● **GIVEN DATA**:
┌────────

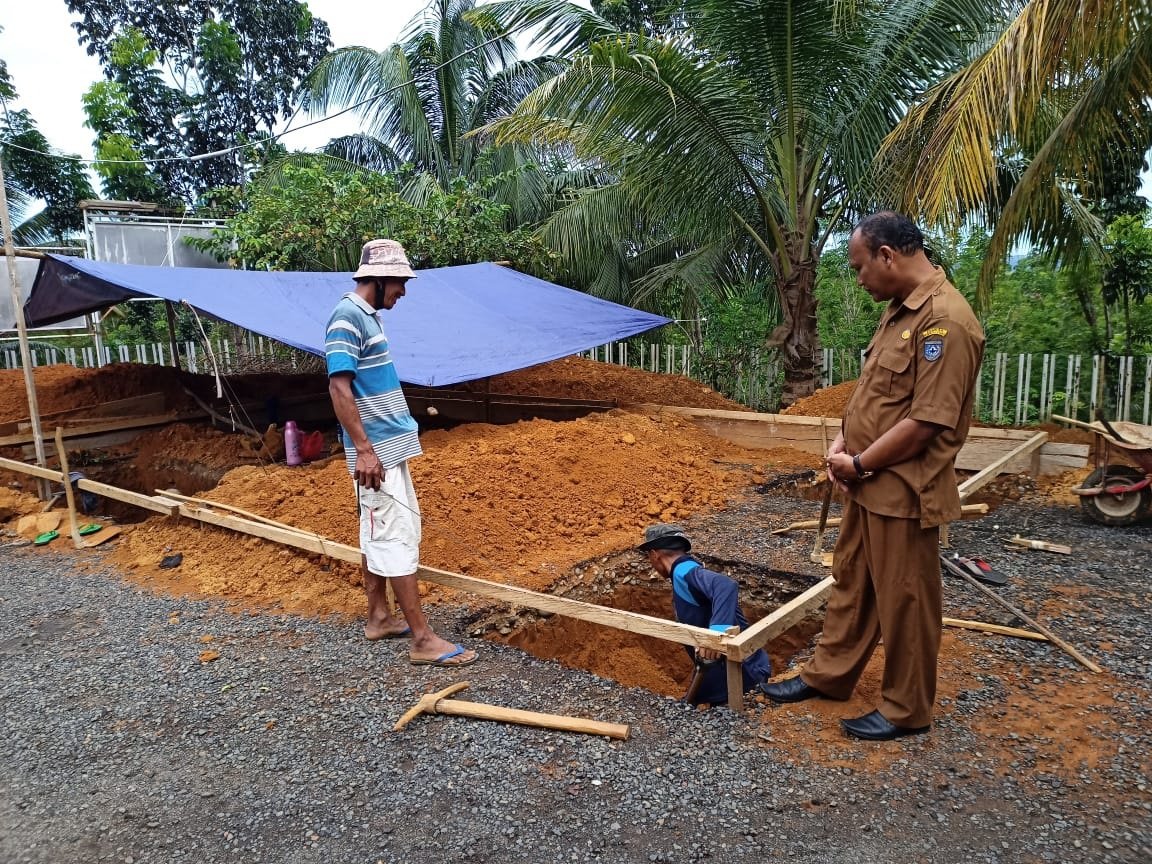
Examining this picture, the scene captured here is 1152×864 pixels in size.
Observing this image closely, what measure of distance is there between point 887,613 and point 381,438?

└────────
┌────────

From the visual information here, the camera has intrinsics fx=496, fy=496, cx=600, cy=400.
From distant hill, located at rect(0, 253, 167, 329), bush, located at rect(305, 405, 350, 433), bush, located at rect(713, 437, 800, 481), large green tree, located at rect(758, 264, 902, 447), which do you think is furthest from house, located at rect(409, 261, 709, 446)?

└────────
┌────────

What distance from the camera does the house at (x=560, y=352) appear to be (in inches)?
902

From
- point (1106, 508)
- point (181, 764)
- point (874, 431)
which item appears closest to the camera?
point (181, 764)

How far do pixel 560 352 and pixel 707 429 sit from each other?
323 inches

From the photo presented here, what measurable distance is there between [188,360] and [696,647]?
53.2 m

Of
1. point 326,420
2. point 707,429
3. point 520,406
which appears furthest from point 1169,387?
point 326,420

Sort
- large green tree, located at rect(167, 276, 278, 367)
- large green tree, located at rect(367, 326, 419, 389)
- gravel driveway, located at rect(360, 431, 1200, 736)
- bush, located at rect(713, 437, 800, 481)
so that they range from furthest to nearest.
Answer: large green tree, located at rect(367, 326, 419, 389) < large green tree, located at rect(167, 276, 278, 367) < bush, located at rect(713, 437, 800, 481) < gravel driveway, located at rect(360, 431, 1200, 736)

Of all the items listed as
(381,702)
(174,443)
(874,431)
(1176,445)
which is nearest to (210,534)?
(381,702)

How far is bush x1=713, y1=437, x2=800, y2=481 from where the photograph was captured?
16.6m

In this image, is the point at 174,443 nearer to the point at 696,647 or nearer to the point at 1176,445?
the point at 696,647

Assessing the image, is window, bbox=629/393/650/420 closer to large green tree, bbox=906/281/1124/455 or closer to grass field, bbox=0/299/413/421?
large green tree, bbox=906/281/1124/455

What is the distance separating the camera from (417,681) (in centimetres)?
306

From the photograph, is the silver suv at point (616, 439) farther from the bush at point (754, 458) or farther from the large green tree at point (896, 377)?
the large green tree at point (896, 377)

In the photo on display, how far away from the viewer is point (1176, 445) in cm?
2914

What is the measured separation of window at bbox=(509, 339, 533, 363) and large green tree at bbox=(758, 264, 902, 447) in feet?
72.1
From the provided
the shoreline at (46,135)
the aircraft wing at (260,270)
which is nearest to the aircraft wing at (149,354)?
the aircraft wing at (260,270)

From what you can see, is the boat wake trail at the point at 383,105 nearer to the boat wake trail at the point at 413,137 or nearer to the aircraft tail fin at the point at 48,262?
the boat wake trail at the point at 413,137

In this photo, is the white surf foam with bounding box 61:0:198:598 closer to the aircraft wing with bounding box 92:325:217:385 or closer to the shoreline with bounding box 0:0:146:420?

└────────

● **REQUEST**: Could you repeat the material word for word, starting at the line containing "From the visual" and ending at the line containing "From distant hill, located", with both of those lines included?

● **RESPONSE TO THIS EXERCISE**:
From the visual information here, the camera has intrinsics fx=496, fy=496, cx=600, cy=400.
From distant hill, located at rect(0, 253, 167, 329), bush, located at rect(305, 405, 350, 433), bush, located at rect(713, 437, 800, 481), large green tree, located at rect(758, 264, 902, 447), which do you think is furthest from house, located at rect(409, 261, 709, 446)?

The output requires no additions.